Menaha Kandasamy, general secretary of the Ceylon Workers Red Flag Union, addressed a number of meetings on plantation workers’ struggles during her recent visit. The union represents workers in Sri Lanka’s tea and rubber plantations.

She told a Refugee Action Collective meeting on July 21 that plantation workers have undergone “200 years of exploitation”. They work more than 10 hours a day in unsafe conditions, with no water to drink. Most live in overcrowded, substandard housing, known as “line rooms”, and paid $6.75 a day. Their wages can be cut if the amount of tea picked is below the “norm”.

Most tea plantation workers are women and the majority are Tamil-speaking descendants of workers brought from south India during the British colonial period. However, the union works with people from all communities.

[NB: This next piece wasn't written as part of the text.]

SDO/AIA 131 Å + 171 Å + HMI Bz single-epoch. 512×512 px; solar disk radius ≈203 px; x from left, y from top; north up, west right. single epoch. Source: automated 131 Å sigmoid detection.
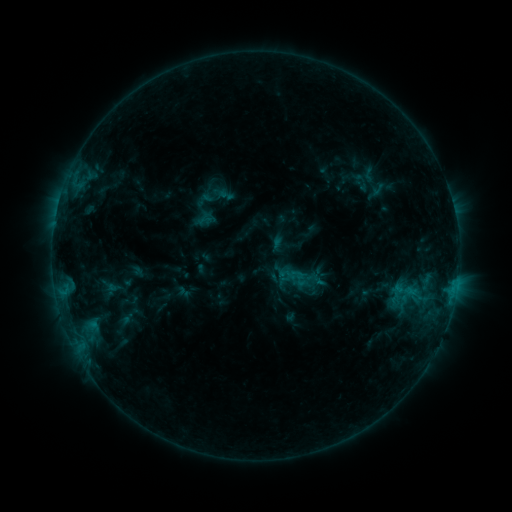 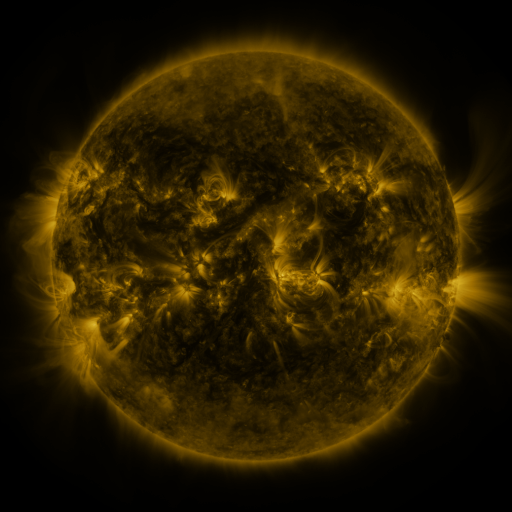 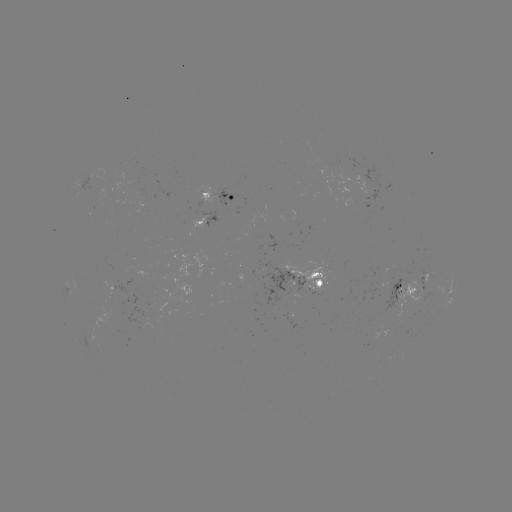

Kandasamy said that plantation workers are kept isolated from the rest of Sri Lanka, describing it as a “captive labor system”. She said the plantation workers are “not considered human”.

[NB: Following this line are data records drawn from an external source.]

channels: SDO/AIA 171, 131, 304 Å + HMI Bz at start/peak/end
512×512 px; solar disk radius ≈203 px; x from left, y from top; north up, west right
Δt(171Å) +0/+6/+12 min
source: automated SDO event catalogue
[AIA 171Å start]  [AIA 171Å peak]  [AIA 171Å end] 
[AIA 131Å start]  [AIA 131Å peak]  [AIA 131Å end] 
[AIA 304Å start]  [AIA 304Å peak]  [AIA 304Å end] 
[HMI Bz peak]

While this system is oppressive, workers do have some rights; they have permanent employment, a pension scheme and maternity leave. They have injury compensation which, Kandasamy said, is inadequate, but better than nothing. They also have a union to represent them.

The tea companies are now pushing for casualisation, which would lead to the workers’ limited rights being eradicated.

The union has argued in court that the casualisation plan is illegal. The union won the case, but the employers are now appealing to a higher court.

The union has also asked the Sri Lankan government to take action to block the casualisation plan.

Kandasamy said that “the labor minister seems interested” and while nothing has been done so far it is “too early to say” whether the government will take action.

Sri Lanka’s National People’s Power government was elected in March last year. Kandasamy said it has been good on combating corruption, but is yet to take action to protect workers’ rights.